Everyone wears smart clothes, they are magnificent palaces, beautiful interiors and a lot of decency and class. It is certainly indisputable: casinos have a unique atmosphere. But is it worthwhile to gamble in a casino? After all, someone has to pay for all the pomp.

The nature of gambling

Gambling is all about luck. Some might also say that the game is about one’s own luck. This is certainly true for many problem gamblers. Basically, however, games of chance have one thing in common: the skills of the participants play no role. Only chance decides. If you win, it is called luck. If you lose, it is called bad luck.

In its simplest form, a game with a lucky outcome can be compared to a coin toss. Heads or tails? If you and I each place a Pounds bet and you bet on heads and I bet on tails, then the winner is the one whose result ends up on top as a result of the random toss.

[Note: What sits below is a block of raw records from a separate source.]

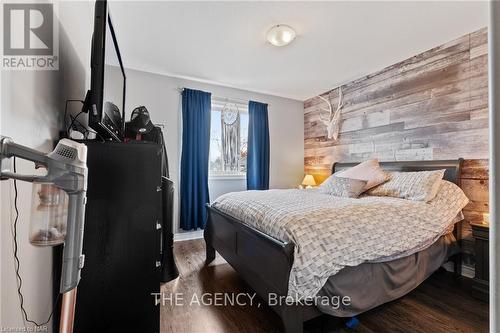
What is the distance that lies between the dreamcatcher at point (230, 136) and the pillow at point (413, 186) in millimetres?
2254

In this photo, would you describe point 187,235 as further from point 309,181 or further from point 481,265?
point 481,265

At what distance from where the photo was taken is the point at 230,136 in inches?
157

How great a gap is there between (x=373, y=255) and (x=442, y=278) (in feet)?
4.57

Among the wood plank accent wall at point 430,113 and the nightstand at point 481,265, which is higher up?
the wood plank accent wall at point 430,113

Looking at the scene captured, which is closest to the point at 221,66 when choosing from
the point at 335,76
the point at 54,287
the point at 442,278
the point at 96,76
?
the point at 335,76

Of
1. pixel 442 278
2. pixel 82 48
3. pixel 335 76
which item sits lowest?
pixel 442 278

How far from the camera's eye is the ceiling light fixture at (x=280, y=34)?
2.27m

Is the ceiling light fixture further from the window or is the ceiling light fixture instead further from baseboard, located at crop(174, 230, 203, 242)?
baseboard, located at crop(174, 230, 203, 242)

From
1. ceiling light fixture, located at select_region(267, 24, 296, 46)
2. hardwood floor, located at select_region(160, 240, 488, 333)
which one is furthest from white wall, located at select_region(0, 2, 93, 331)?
ceiling light fixture, located at select_region(267, 24, 296, 46)

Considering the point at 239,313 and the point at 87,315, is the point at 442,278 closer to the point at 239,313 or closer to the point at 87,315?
the point at 239,313

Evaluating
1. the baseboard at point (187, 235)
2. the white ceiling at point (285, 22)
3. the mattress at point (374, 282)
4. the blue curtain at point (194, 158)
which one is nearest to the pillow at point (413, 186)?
the mattress at point (374, 282)

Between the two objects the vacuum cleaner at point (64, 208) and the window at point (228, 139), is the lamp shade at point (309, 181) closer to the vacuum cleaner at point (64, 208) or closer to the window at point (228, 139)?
the window at point (228, 139)

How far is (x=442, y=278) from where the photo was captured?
2273 millimetres

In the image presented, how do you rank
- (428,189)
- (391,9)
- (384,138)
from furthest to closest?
(384,138) → (428,189) → (391,9)
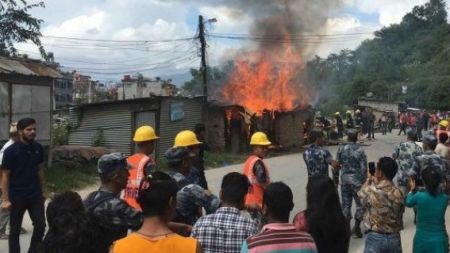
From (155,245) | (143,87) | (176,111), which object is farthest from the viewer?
(143,87)

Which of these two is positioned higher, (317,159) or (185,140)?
(185,140)

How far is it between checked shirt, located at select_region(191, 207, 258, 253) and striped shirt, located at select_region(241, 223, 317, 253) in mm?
445

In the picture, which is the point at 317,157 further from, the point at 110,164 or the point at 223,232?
the point at 223,232

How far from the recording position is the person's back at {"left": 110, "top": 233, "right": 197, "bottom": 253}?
112 inches

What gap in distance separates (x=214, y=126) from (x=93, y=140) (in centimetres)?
505

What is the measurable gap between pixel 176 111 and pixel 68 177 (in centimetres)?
785

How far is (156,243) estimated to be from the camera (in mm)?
2848

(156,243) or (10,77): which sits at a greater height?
(10,77)

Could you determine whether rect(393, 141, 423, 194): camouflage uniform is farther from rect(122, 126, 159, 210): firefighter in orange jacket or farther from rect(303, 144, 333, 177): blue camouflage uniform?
rect(122, 126, 159, 210): firefighter in orange jacket

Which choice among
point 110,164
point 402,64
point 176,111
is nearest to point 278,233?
point 110,164

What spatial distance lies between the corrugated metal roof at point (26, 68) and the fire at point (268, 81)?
10577 millimetres

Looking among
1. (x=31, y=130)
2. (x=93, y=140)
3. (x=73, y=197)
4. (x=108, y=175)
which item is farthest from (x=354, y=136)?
(x=93, y=140)

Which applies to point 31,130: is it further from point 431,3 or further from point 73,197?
point 431,3

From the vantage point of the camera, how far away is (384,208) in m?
4.96
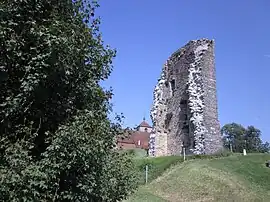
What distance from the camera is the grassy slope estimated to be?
15.9 meters

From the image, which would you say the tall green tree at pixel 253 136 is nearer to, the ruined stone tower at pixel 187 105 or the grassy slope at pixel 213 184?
the ruined stone tower at pixel 187 105

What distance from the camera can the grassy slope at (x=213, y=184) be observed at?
1595 centimetres

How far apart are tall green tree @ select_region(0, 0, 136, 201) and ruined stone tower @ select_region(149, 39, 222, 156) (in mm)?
23292

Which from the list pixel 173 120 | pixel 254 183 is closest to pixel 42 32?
pixel 254 183

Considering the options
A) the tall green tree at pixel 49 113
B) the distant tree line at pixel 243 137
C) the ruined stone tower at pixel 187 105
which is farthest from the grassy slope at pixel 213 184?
the distant tree line at pixel 243 137

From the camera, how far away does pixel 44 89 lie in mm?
6121

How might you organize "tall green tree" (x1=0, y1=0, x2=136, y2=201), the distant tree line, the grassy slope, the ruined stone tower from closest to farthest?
1. "tall green tree" (x1=0, y1=0, x2=136, y2=201)
2. the grassy slope
3. the ruined stone tower
4. the distant tree line

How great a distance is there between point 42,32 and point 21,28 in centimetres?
46

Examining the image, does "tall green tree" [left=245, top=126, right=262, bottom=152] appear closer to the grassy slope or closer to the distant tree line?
the distant tree line

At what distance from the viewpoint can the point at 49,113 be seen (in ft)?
21.0

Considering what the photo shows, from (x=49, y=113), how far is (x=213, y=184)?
13.1m

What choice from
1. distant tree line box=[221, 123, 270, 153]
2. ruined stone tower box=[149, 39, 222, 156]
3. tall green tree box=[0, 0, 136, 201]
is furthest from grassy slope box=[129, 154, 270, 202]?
distant tree line box=[221, 123, 270, 153]

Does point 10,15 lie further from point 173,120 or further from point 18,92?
point 173,120

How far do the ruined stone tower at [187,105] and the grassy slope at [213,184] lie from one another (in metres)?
7.71
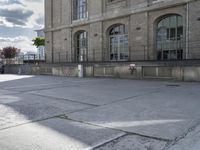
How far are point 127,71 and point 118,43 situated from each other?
214 inches

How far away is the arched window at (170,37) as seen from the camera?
59.6 feet

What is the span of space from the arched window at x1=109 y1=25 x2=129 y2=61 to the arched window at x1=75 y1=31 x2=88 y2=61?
3.68 metres

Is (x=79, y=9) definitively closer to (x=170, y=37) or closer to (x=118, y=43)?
(x=118, y=43)

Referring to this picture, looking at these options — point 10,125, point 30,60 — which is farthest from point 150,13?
point 30,60

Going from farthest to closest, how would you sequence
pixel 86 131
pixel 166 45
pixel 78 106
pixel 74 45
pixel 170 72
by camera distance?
pixel 74 45, pixel 166 45, pixel 170 72, pixel 78 106, pixel 86 131

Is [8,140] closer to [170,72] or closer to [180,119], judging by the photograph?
[180,119]

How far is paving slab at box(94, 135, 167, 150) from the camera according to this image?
3.81 metres

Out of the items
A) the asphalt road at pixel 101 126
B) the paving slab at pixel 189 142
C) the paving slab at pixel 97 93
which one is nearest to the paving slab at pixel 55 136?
the asphalt road at pixel 101 126

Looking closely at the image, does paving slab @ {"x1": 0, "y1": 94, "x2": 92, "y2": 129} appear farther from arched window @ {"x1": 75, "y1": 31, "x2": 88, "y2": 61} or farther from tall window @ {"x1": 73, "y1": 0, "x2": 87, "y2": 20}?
tall window @ {"x1": 73, "y1": 0, "x2": 87, "y2": 20}

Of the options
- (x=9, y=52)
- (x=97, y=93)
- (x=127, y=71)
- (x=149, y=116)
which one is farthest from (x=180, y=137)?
(x=9, y=52)

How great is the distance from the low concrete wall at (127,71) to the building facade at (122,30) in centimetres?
262

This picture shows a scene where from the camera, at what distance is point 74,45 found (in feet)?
88.7

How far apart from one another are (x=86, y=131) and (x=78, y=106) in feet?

Naturally, many players assume that lost money automatically goes to the casino’s winnings. However, this example shows that lost bets do not end up in the pockets of the casinos. In fact, a large part of it is distributed back to other players in the form of winnings.

But of course casinos have to earn money somehow, otherwise it would not be worthwhile for them to offer this service at all. This happens in the form of the so-called “house advantage”. Everyone has heard this term before. This house advantage is the only reason why it is actually not worthwhile to play in the casino. In the following we explain why this is the case.

The house edge

So casinos don’t make money on their players’ losses. Yes, but then what do they do to earn the money for all the pomp? The answer to this lies in the house advantage. This provides revenue to the host of the games and comes in two forms. Why it is very easy to calculate what the actual odds are. And why it might still be worthwhile to play in a casino, you can find out here.

House advantage in table and card games


Let’s use the coin toss example again to explain. Suppose you often argue with your friend about the final outcome of the game.

So you decide to involve an independent third party. His job is to toss the coin and determine the results. He also collects your bets at the beginning of the game. And pays them out to the winner. But how does he profit from the game?

There are two ways to do this and both are also used by casinos. One is that your friend could build in a house edge, as is often used in table and card games. The green zero in roulette, for example.

With this, the players who bet on it do win. However, not those who bet on simple outcomes such as “red or black” or columns of numbers. In the coin toss game, this would be the case if the coin stops on the edge. Neither heads, nor tails wins.

In this case, no player wins. However, the stakes would not be returned. Rather, in this exceptional case, the money would remain with your third friend. Of course, this rarely happens. But it would be enough to create a worthwhile game for him, too, if there were a large number of bets.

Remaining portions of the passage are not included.